Selected text >>
----
There must be insightful, innovative minds among business users who are able to ask those questions.

3. At the same time, processes have to be in place to collect data from multiple functions, and this can be a bigger challenge than getting the technology right.

Consider this: A prospective advertiser wants to know the deep demographic behaviour of readers who read the automobile section in both print and Web editions.

A part of your Web data may have most of those dimensions already, but that identifiable information is only about 20% of the total, collected from a sign-up process most users avoid. The remaining 80% provides partial demographic information from a third-party data management platform (DMP).

The other part of the user universe is from your print side, where various functions collect user data in silos. And, as is true in most cases, the pre-sales department that has to supply the data to the advertiser doesn’t have a clue about what data various departments like subscription, events, and circulation have collected so far.

All this will lead to more conjectures than reliable analyses, supplemented by questionable inputs from agencies based on ludicrous sample sizes. Even the best data-processing architecture wouldn’t be of any help here.

In a better scenario, all functions would regularly upload data in a prescribed format into a central location. Trend and demographic information from each piece would then be automatically compared, de-duplicated, and extrapolated to project for the entire universe, combining web and print. And, any slice of it would be readily available, in a template that often advertisers ask for, avoiding last-minute hustles.

4. Another important piece in the data canvas is the reporting template. Whether you use Big Data, standardising analytical reports across processes has great benefits. It forces various functions to look at data from organisational perspectives.

Frequently changing the nature of reporting templates only complicates the process of decision-making. We all take time to adapt to a new reporting template.

The traditional offline spreadsheet-based ad-hoc reporting style is a big obstacle in standardising reports. Decide which metrics, dimensions, and time ranges best identify the success or failure of content functions. Create templates accordingly, and then automate and follow them uniformly.

5. This is specific to automated processes. Once you have subscribed to online Big Data solutions, take a close look at what data you are saving and in what quantities. Most online Big Data solutions charge by the size of data sets queried into and the number of queries made in a billing cycle.
----
Supplied records >>
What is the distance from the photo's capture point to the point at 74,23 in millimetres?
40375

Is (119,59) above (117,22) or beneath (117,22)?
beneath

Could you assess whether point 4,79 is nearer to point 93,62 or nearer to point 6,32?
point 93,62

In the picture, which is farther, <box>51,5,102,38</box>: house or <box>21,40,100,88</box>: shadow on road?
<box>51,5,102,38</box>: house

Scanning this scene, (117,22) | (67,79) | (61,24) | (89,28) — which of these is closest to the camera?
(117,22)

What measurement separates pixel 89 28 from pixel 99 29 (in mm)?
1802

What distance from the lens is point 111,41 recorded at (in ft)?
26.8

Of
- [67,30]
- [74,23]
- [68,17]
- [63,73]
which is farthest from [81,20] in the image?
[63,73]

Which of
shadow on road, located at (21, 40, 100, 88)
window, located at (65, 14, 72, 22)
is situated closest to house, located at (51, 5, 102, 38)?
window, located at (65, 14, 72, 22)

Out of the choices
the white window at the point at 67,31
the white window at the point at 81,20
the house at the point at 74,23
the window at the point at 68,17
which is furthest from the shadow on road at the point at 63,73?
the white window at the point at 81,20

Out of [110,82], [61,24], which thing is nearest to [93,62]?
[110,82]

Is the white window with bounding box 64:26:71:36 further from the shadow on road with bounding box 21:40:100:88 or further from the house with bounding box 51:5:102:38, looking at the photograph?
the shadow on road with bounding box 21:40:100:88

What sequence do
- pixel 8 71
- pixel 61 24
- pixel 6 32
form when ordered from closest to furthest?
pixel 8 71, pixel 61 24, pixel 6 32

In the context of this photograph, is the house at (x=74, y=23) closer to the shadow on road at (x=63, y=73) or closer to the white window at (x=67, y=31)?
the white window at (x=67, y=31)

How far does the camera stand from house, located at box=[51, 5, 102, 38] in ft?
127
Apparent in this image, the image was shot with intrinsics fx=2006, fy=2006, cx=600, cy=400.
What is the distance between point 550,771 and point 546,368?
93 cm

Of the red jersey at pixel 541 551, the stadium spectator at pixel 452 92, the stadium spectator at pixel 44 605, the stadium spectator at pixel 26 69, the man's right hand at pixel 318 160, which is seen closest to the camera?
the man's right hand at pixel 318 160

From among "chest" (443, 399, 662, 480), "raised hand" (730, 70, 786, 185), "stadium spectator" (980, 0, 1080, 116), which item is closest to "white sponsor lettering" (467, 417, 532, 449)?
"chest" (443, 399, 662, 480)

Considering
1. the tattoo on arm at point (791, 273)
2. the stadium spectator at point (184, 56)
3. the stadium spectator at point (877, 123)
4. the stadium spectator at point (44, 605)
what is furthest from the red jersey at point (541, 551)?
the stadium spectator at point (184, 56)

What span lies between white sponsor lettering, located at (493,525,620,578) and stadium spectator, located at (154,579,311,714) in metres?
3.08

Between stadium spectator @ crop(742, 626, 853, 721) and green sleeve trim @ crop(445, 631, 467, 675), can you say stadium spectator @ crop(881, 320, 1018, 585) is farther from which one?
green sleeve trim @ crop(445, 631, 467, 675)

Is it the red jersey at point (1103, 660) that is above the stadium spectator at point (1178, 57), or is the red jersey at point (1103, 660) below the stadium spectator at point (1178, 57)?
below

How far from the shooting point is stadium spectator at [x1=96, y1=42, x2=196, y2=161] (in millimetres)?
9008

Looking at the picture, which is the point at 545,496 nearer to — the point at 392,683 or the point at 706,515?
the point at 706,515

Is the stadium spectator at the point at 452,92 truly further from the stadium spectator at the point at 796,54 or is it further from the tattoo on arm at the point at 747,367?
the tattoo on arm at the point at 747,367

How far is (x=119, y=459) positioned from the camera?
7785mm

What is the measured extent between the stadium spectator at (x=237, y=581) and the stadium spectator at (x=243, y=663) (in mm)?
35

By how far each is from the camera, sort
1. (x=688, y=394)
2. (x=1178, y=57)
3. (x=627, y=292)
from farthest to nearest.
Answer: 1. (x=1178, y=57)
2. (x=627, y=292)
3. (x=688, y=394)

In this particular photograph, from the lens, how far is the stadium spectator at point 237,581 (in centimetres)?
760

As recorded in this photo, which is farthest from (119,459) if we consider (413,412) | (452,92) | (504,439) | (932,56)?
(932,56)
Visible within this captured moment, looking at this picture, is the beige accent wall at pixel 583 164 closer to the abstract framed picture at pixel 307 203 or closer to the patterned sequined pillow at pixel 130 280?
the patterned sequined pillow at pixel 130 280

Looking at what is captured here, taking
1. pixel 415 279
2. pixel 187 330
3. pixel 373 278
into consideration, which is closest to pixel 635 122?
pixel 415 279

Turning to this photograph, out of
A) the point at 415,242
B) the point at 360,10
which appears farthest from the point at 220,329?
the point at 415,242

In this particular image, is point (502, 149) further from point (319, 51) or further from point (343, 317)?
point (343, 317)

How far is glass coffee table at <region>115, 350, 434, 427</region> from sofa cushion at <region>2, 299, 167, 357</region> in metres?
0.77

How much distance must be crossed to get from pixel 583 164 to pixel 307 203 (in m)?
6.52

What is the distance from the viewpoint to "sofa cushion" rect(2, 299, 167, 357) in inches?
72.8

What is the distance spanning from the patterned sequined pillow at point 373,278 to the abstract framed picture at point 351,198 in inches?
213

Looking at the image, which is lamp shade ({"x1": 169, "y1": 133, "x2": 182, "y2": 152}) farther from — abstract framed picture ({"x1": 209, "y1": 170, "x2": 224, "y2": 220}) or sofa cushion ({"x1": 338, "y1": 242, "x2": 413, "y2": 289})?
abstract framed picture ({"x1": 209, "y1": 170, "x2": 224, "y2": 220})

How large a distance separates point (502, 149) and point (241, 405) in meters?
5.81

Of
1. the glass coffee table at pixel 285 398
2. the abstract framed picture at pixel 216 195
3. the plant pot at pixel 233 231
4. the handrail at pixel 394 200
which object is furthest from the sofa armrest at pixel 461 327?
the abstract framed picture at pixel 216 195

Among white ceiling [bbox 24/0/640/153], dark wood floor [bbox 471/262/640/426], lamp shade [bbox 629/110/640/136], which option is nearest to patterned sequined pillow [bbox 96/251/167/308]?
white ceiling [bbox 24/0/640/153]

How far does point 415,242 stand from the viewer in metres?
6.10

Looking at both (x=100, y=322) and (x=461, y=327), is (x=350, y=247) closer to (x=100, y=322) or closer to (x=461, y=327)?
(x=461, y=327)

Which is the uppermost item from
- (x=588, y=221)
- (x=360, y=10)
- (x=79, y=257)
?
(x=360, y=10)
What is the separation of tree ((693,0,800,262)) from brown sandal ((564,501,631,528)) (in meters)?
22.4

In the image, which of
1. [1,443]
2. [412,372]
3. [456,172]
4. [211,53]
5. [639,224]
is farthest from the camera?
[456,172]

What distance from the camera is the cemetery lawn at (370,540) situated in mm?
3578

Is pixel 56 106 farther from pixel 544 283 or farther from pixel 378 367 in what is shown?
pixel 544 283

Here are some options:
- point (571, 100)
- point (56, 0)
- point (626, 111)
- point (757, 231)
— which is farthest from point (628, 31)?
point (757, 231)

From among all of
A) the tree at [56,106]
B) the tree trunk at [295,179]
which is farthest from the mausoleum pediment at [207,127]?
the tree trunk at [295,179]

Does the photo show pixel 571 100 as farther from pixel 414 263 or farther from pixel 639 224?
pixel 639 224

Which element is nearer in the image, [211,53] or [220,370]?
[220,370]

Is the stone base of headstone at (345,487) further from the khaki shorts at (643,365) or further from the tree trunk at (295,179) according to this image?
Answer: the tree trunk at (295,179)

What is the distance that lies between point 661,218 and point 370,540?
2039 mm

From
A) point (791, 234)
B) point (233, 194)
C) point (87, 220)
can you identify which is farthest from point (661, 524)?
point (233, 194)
----
Jobs >>
A – In the text about collecting and reporting data, what share of the total Web data is identifiable information from the sign-up process?
B – List every line of the listing that contains the word "sofa", treating uppercase and lowercase letters as different.
The listing has no connection to the text about collecting and reporting data.

Task solutions >>
A – About 20% of the total.

B –
How far is glass coffee table at <region>115, 350, 434, 427</region> from sofa cushion at <region>2, 299, 167, 357</region> in metres?
What is the distance from the viewpoint to "sofa cushion" rect(2, 299, 167, 357) in inches?
Looking at the image, which is lamp shade ({"x1": 169, "y1": 133, "x2": 182, "y2": 152}) farther from — abstract framed picture ({"x1": 209, "y1": 170, "x2": 224, "y2": 220}) or sofa cushion ({"x1": 338, "y1": 242, "x2": 413, "y2": 289})?
which object is furthest from the sofa armrest at pixel 461 327?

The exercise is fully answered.